Rewrite the data below with "Photo" replaced by "Portrait" and everything else unchanged. Leave the pictures out of your version.

*** Opening of Data ***

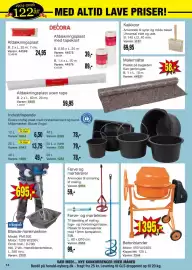 Harald Nyborg tilbudsavis uge 10 Side 14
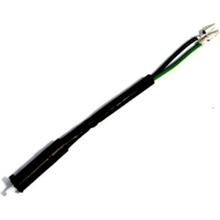 Interruptor de luz de freno JMP para SYM Fiddle II III Orbit Jet 4 RS Shark 2 Symphony SR Symply X-Pro Megalo 3 50/125/200 cc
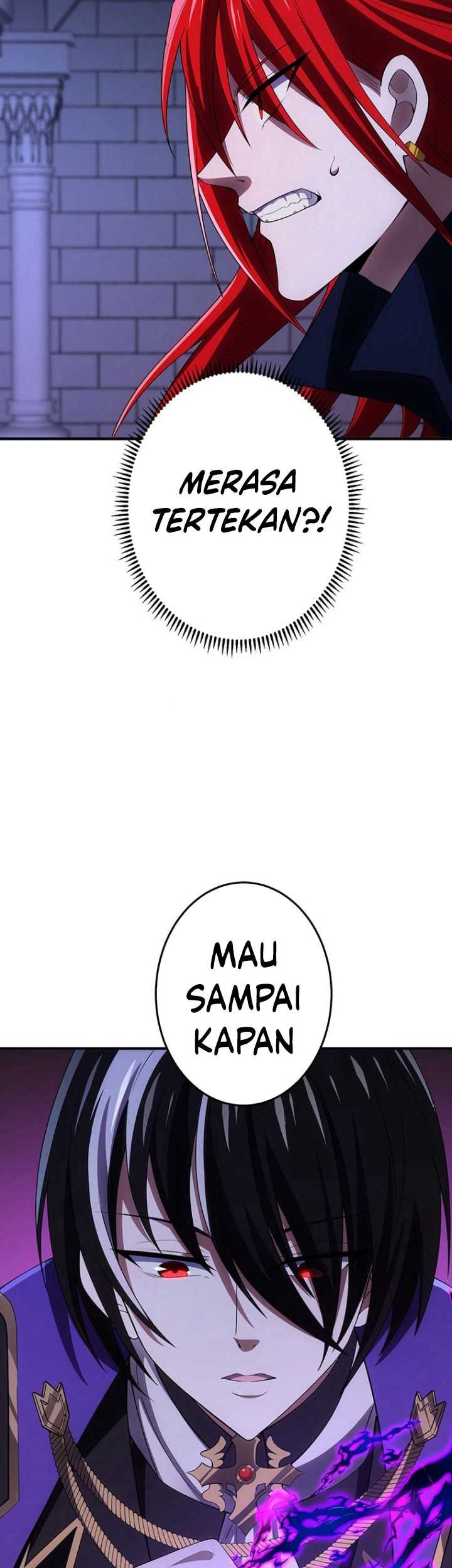 The Return of Demon King After Being Sealed for 3000 Years Chapter 23 - halaman 22
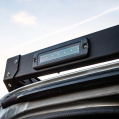 Aluminium Dachträger lang mit Rückbeleuchtung IOD Performance für Nissan Patrol Y61 LWB-15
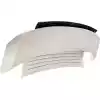 ModeloDrive FRP TART GT Turbo-only Engine Lid Trunk w Wing w Flap > Porsche 911 (996) 1999-2001 - Image 16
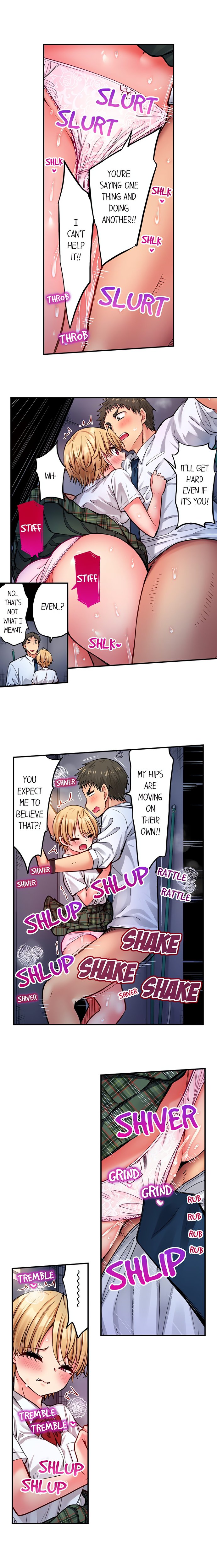 Harem Camp chapter 130 page 7
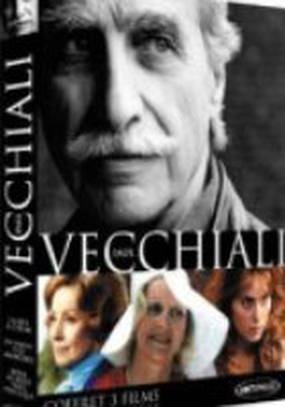 Наверху ступеней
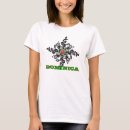Buscar dominica camisetas Isla
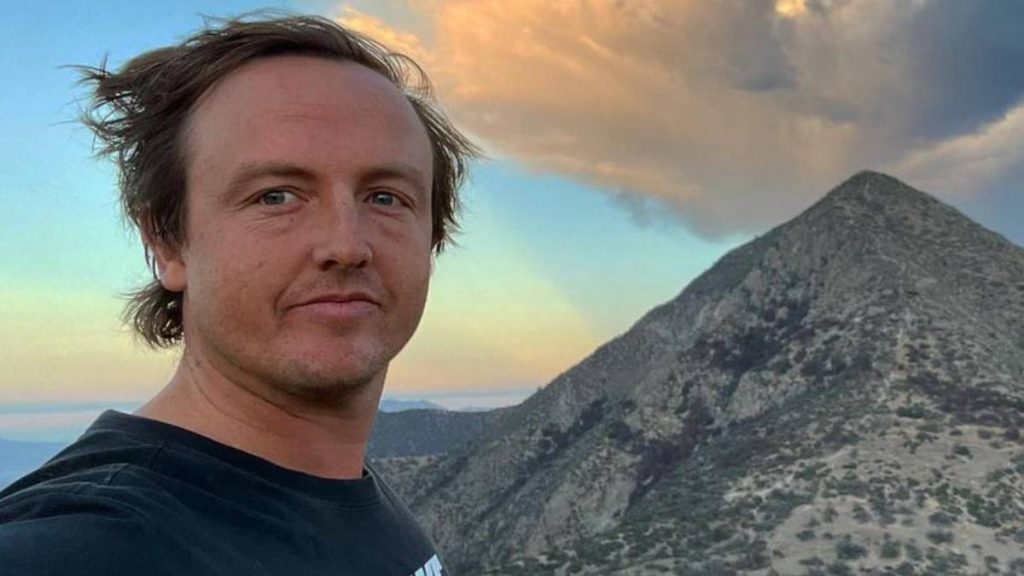 Chispa Lacassie funó a Carabineros: tuvo que borrar el registro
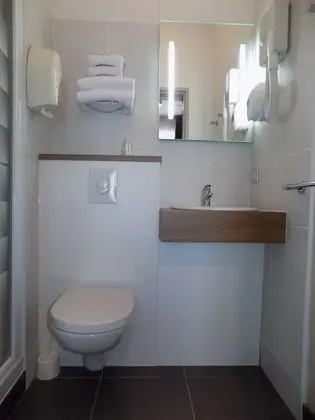 Standard İki Ayrı Yataklı Oda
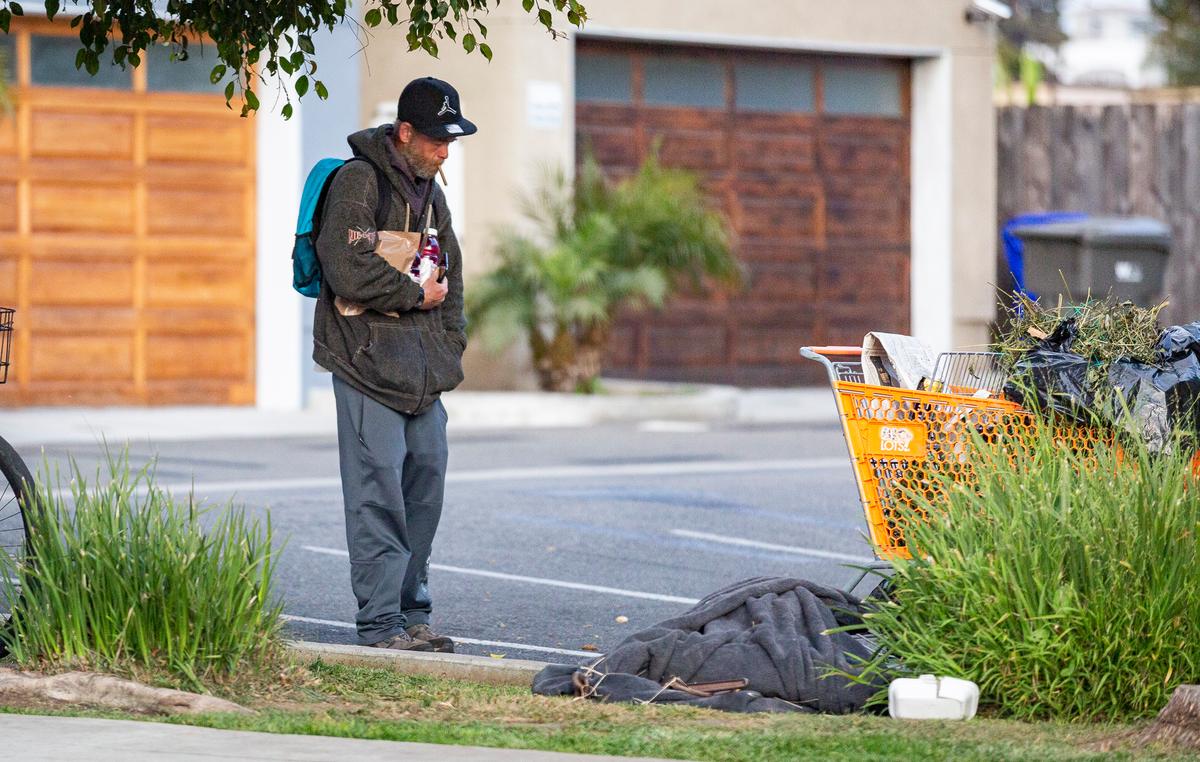 App Will Locate Available San Diego County Shelter Beds for Homeless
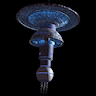 STARBASE LAUNCHER icon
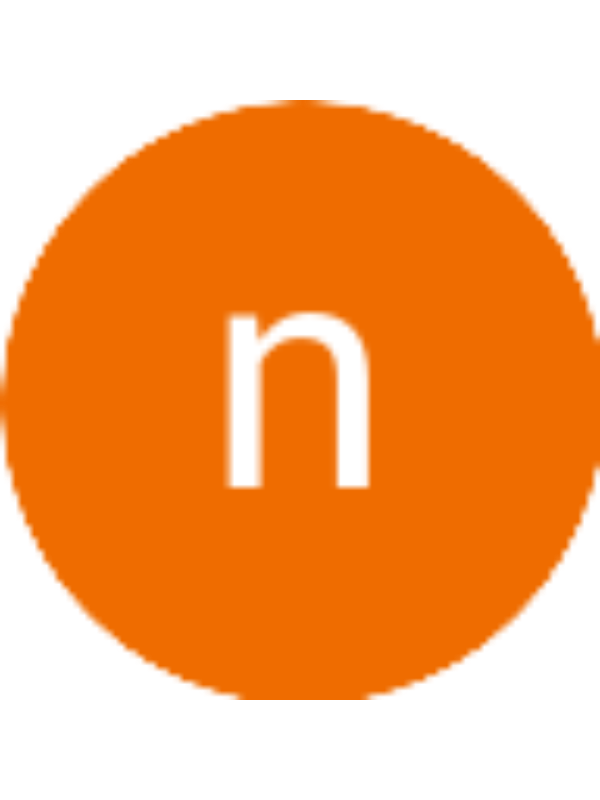 Photo of Nikki Poggioli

*** Close of Data ***

== Finished exercise ==
 Harald Nyborg tilbudsavis uge 10 Side 14
 Interruptor de luz de freno JMP para SYM Fiddle II III Orbit Jet 4 RS Shark 2 Symphony SR Symply X-Pro Megalo 3 50/125/200 cc
 The Return of Demon King After Being Sealed for 3000 Years Chapter 23 - halaman 22
 Aluminium Dachträger lang mit Rückbeleuchtung IOD Performance für Nissan Patrol Y61 LWB-15
 ModeloDrive FRP TART GT Turbo-only Engine Lid Trunk w Wing w Flap > Porsche 911 (996) 1999-2001 - Image 16
 Harem Camp chapter 130 page 7
 Наверху ступеней
Buscar dominica camisetas Isla
 Chispa Lacassie funó a Carabineros: tuvo que borrar el registro
 Standard İki Ayrı Yataklı Oda
 App Will Locate Available San Diego County Shelter Beds for Homeless
 STARBASE LAUNCHER icon
 Portrait of Nikki Poggioli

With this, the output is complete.